--- start Document section ---

= Lalan Thampuran =

Maharaja of Cochin (1887–1975)

"Lalan" Rama Varma Kunjikidavu Thampuran (1887–1975), formally Rama Varma XIX, was the last Maharaja of Cochin, from 1964 to 1971, and was Valiya Thampuran of the Perumpadappu Swaroopam from 1964 to 1975. His consort Nethyaramma was V. K. Krishna Menon's sister, granddaughter to the last Koothali Nair, and the Porlathiri Raja of Kadathanadu. He made his residence at Krishnavilasam in Ernakulam, and did not elect to move into the Hill Palace at Tripunithura, which was soon sold.

--- end Document section ---

▶ _Tasks to carry out_:
A – From the passage on Lalan Thampuran, reproduce word for word the part starting at "Maharaja of Cochin (1887–1975)" and ending at "was soon sold.".
B – According to the passage on Lalan Thampuran, in which years did he serve as Maharaja of Cochin?
C – Carry on the passage about Lalan Thampuran, picking up after its final sentence.

--- start Extracted records ---

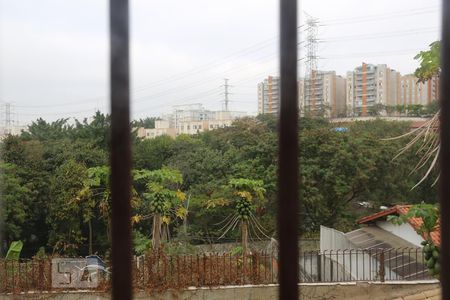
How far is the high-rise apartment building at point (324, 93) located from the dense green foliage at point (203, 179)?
2.14 m

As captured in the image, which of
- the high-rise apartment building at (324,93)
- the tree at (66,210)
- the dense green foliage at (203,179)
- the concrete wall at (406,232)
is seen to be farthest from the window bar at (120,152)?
the high-rise apartment building at (324,93)

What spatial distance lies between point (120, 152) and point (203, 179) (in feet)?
41.4

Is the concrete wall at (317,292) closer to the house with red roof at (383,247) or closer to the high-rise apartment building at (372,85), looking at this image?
the house with red roof at (383,247)

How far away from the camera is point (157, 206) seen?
6.28 meters

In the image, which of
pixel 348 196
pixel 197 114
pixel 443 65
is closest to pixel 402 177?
pixel 348 196

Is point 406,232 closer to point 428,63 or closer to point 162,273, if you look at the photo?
point 162,273

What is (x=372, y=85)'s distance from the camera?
92.3ft

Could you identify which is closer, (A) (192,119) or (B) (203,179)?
(B) (203,179)

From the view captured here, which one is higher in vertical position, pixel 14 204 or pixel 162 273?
pixel 14 204

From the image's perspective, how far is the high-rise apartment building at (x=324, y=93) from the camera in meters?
16.8

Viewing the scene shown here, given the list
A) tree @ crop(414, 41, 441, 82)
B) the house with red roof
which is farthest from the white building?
tree @ crop(414, 41, 441, 82)

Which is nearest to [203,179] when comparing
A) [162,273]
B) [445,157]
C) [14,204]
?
[14,204]

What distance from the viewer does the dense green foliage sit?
10.9 m

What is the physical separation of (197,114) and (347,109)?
13134mm
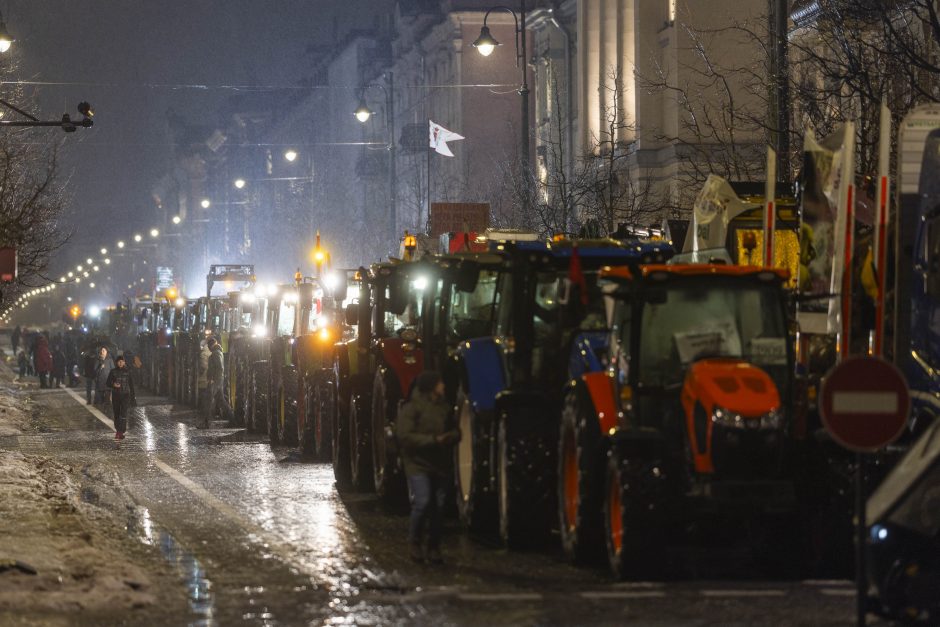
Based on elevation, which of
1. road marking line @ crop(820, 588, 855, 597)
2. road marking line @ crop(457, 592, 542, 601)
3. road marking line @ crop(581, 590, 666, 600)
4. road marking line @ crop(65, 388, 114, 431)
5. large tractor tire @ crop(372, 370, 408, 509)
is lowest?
road marking line @ crop(65, 388, 114, 431)

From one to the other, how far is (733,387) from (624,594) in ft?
5.58

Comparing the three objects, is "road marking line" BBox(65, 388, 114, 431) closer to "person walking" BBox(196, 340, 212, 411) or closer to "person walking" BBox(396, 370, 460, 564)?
"person walking" BBox(196, 340, 212, 411)

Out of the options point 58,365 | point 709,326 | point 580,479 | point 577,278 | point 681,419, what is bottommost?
point 58,365

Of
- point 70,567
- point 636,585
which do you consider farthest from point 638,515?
point 70,567

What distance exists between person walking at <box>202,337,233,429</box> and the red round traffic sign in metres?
26.6

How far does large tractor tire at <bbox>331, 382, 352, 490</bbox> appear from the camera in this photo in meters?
22.0

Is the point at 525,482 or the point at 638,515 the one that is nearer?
the point at 638,515

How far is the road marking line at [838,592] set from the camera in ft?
41.5

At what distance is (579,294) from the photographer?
14523 millimetres

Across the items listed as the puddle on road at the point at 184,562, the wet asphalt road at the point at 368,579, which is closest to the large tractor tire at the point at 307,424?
the wet asphalt road at the point at 368,579

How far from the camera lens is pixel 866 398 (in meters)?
10.5

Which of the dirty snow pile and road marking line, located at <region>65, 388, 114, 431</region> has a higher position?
the dirty snow pile

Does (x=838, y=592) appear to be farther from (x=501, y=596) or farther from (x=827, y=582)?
(x=501, y=596)

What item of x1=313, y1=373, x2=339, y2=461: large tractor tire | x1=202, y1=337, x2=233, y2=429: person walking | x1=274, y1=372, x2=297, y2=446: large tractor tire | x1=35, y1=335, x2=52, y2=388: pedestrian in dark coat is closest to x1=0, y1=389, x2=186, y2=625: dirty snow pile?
x1=313, y1=373, x2=339, y2=461: large tractor tire
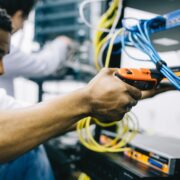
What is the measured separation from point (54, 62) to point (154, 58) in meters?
1.08

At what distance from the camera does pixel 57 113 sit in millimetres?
559

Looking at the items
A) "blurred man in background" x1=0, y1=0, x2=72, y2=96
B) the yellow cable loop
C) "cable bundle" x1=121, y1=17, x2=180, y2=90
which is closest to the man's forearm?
"cable bundle" x1=121, y1=17, x2=180, y2=90

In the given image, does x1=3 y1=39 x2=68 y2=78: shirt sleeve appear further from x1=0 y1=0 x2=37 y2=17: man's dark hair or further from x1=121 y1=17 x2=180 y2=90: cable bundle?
x1=121 y1=17 x2=180 y2=90: cable bundle

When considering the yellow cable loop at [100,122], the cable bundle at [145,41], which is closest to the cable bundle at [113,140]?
the yellow cable loop at [100,122]

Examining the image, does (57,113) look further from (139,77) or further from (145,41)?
(145,41)

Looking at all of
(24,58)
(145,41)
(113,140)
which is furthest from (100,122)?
(24,58)

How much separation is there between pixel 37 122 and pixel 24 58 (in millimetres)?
1023

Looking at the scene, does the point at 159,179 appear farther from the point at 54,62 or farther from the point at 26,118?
the point at 54,62

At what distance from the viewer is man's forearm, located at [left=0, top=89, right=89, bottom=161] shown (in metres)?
0.55

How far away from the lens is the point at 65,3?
6.53 feet

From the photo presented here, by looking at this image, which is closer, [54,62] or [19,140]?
[19,140]

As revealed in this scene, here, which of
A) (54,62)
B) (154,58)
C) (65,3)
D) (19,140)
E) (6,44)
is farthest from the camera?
(65,3)

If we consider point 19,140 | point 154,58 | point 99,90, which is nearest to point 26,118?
point 19,140

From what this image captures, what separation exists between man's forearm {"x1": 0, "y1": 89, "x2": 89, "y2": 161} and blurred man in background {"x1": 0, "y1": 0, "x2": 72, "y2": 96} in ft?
3.06
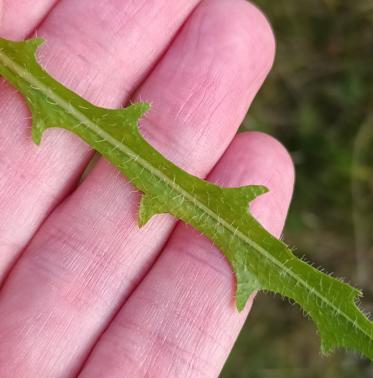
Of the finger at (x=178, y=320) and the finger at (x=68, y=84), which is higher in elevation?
the finger at (x=68, y=84)

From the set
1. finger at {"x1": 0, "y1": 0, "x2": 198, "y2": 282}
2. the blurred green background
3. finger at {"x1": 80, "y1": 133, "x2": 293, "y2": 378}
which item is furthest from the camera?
the blurred green background

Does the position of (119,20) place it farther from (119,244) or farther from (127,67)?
(119,244)

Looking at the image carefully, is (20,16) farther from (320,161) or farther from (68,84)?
(320,161)

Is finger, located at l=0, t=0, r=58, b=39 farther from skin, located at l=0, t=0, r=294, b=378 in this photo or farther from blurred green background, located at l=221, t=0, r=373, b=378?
blurred green background, located at l=221, t=0, r=373, b=378

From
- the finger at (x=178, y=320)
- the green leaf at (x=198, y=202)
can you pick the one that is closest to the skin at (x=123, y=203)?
the finger at (x=178, y=320)

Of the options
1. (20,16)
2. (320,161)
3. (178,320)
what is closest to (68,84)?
(20,16)

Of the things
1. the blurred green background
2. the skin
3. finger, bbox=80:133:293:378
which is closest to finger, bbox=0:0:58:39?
the skin

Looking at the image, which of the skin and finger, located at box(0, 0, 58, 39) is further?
finger, located at box(0, 0, 58, 39)

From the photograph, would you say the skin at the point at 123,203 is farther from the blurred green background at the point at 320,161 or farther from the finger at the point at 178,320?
the blurred green background at the point at 320,161

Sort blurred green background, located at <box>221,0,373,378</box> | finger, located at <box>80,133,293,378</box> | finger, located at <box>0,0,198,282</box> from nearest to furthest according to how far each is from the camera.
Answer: finger, located at <box>80,133,293,378</box> < finger, located at <box>0,0,198,282</box> < blurred green background, located at <box>221,0,373,378</box>
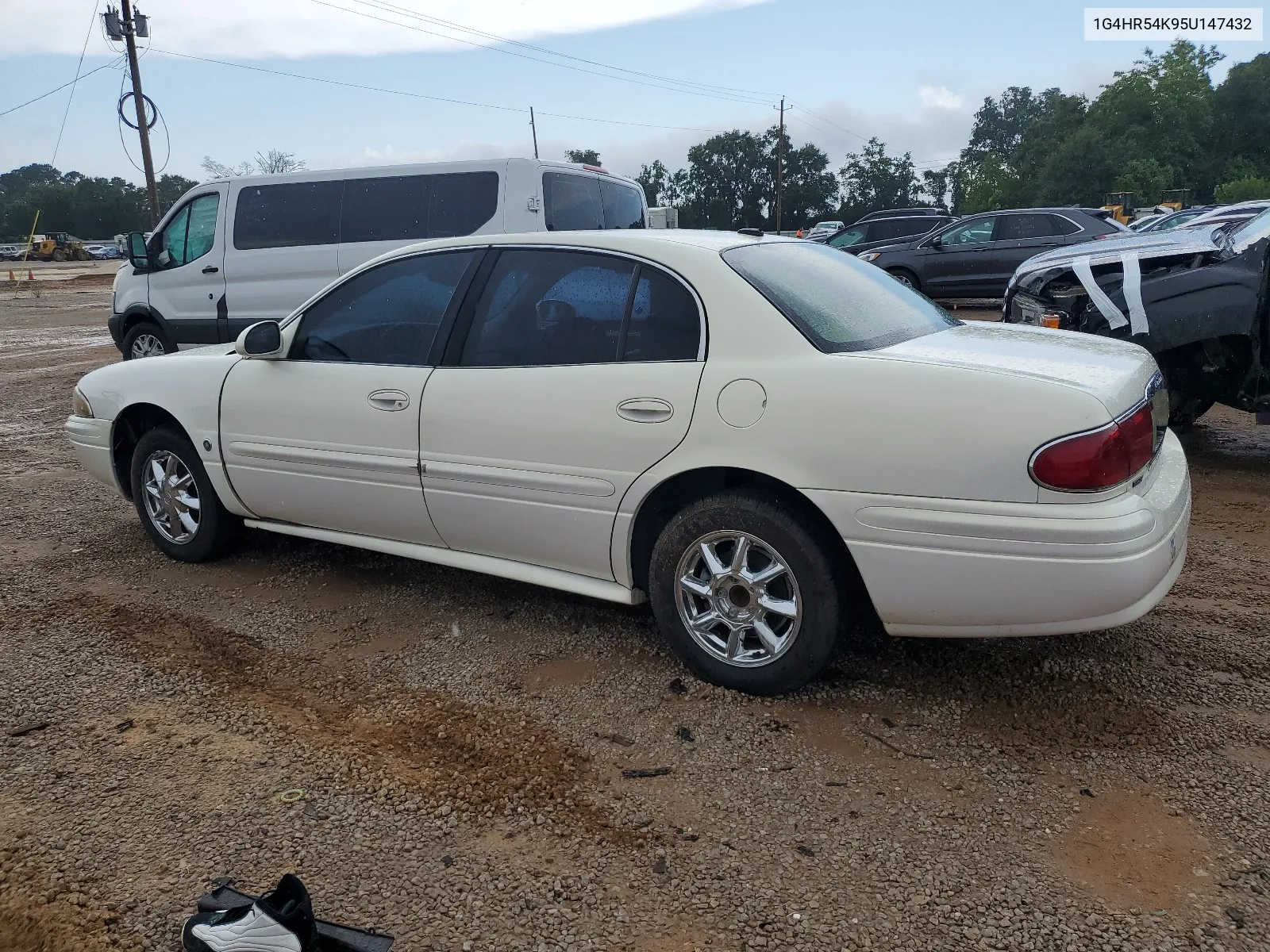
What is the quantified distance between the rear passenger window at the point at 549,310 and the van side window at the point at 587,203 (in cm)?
461

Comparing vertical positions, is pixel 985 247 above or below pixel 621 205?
below

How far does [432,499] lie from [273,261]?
662cm

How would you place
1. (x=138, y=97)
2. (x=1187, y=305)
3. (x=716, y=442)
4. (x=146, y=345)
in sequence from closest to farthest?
1. (x=716, y=442)
2. (x=1187, y=305)
3. (x=146, y=345)
4. (x=138, y=97)

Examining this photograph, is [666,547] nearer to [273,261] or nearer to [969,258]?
[273,261]

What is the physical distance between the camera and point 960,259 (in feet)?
46.7

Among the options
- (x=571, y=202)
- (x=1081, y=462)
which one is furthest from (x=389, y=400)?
(x=571, y=202)

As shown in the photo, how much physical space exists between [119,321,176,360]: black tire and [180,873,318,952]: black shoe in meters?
9.35

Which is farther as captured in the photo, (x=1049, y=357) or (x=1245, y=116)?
(x=1245, y=116)

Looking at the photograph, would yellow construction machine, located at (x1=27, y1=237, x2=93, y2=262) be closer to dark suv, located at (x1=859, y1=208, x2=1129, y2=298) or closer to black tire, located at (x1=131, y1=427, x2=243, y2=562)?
dark suv, located at (x1=859, y1=208, x2=1129, y2=298)

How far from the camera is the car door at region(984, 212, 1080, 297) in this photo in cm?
1373

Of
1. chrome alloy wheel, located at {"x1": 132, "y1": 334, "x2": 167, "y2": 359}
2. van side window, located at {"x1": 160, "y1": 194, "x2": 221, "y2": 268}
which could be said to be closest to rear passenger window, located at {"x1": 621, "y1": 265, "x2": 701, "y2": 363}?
van side window, located at {"x1": 160, "y1": 194, "x2": 221, "y2": 268}

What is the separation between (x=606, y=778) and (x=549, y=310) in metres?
1.69

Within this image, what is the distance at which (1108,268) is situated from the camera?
6.11m

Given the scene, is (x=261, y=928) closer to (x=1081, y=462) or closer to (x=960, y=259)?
(x=1081, y=462)
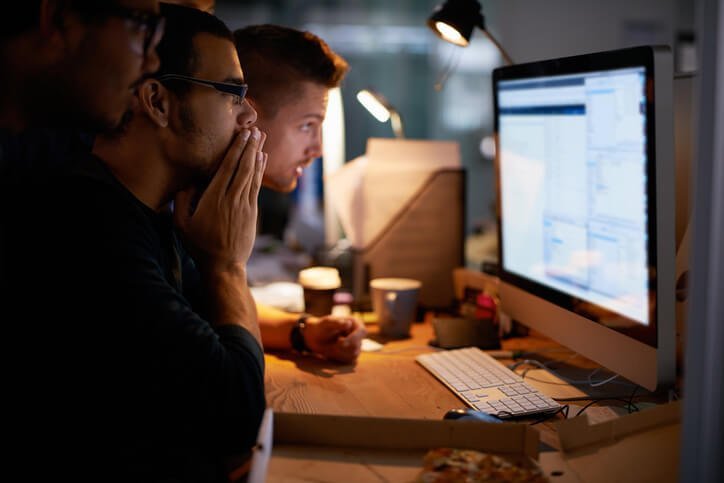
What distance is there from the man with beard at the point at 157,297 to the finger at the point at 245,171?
0.19 feet

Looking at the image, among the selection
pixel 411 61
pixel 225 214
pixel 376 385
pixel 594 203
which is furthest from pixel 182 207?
pixel 411 61

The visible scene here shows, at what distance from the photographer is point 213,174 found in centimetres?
121

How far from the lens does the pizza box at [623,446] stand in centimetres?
83

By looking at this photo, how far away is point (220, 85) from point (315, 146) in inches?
25.5

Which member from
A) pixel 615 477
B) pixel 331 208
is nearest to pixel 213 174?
pixel 615 477

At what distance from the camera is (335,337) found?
142cm

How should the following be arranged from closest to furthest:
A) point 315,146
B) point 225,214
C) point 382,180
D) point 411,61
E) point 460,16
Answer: point 225,214 < point 460,16 < point 315,146 < point 382,180 < point 411,61

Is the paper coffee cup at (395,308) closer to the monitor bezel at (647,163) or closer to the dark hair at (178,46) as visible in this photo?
the monitor bezel at (647,163)

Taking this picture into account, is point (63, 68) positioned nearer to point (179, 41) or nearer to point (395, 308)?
point (179, 41)

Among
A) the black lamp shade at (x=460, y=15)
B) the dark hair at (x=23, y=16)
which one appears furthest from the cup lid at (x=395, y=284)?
the dark hair at (x=23, y=16)

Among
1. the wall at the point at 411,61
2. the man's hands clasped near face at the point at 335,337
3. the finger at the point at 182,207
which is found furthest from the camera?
the wall at the point at 411,61

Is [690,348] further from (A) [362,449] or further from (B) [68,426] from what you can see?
(B) [68,426]

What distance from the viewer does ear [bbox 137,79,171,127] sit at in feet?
3.51

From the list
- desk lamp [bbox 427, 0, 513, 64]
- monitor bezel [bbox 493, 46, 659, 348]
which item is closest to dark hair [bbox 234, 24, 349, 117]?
desk lamp [bbox 427, 0, 513, 64]
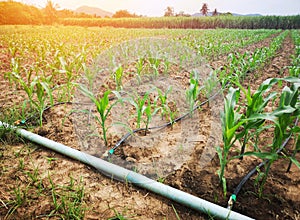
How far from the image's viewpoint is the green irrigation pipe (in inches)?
46.7

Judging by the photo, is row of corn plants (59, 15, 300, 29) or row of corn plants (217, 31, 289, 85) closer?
row of corn plants (217, 31, 289, 85)

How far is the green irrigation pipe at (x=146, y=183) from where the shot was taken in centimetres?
119

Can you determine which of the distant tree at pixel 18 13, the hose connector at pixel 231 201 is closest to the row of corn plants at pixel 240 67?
the hose connector at pixel 231 201

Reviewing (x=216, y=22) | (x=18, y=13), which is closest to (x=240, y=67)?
(x=216, y=22)

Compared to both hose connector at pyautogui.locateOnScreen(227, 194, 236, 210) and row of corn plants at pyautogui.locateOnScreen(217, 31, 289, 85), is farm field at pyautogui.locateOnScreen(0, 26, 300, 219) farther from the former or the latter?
row of corn plants at pyautogui.locateOnScreen(217, 31, 289, 85)

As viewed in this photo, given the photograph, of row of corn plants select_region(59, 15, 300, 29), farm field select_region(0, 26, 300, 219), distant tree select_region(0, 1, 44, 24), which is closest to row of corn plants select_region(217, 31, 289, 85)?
farm field select_region(0, 26, 300, 219)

--- end Extracted records ---

▶ _Outputs_:
A –
Maharaja of Cochin (1887–1975)

"Lalan" Rama Varma Kunjikidavu Thampuran (1887–1975), formally Rama Varma XIX, was the last Maharaja of Cochin, from 1964 to 1971, and was Valiya Thampuran of the Perumpadappu Swaroopam from 1964 to 1975. His consort Nethyaramma was V. K. Krishna Menon's sister, granddaughter to the last Koothali Nair, and the Porlathiri Raja of Kadathanadu. He made his residence at Krishnavilasam in Ernakulam, and did not elect to move into the Hill Palace at Tripunithura, which was soon sold.

B – From 1964 to 1971.

C –
His tenure saw extended litigation over the corporate nature of the sthanam of Maharaja, and the forced firesale liquidation of the royal Perumpadappu holdings, despite poor price discovery and interference from the Kerala state government, courtesy of the statutory abolition of the Hindu joint family in Kerala. An inventory of real assets to be sold or partitioned documented dozens of palaces, manses, temples, and guesthouses, in various states of repair, which were surrendered to the state if possible for preservation.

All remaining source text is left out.